In a similar way, when we first tested the read-optimized ssds , we quickly saw that streamed data would install in this caching layer and that it could slow down the processing later. Again the beauty of working on an appliance and closely with developers meant that the following build, those problems had been solved.
Transaction Group Time
ZFS operates by issuing regular transaction groups in which modifications since last transaction group are recorded on disk and the ueberblock is updated. This used to be done at a 5 second interval but with the recent improvement to the write throttling code this became a 30 second interval (on light workloads) which aims to not generate more than 5 seconds of I/O per transaction groups.

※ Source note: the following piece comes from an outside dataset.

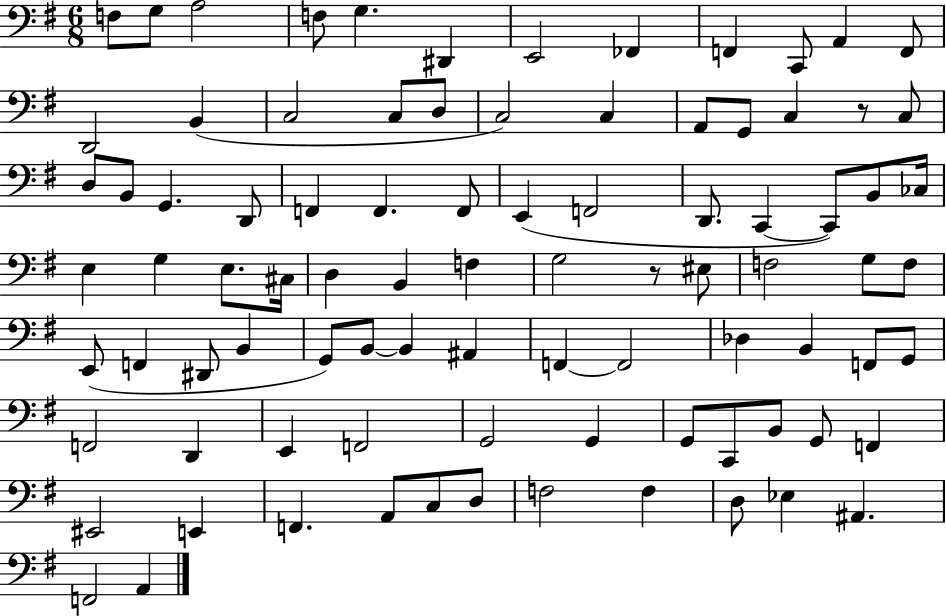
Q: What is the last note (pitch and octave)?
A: A2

Using 5 seconds of I/O per txg was used to maximize the ratio of data to metadata in each txg, delivering more application throughput. Now these Storage 7000 servers will typically have lots of I/O capability on the storage side and the data/metadata is not as much a concern as for a small JBOD storage. What we found was that we could reduce the the target of 5 second of I/O down to 1 while still preserving good throughput. Having this smaller value smoothed out operation.
IT JUST WORKS
Well that is certainly the goal. In my group, we spent the last year performance testing these OpenStorage systems finding and fixing bugs, suggesting code improvements, and looking for better compromise for common tunables. At this point, we're happy with the state of the systems particularly for mirrored configuration with write optimized SSD accelerators. Our code is based on a recent OpenSolaris (from august) that already has a lot of improvements over Solaris 10 particularly for ZFS, to which we've added specific improvements relevant to NAS storage. We think these systems will at times deliver great performance (see Amithaba's results ) but almost always shine in the price performance categories.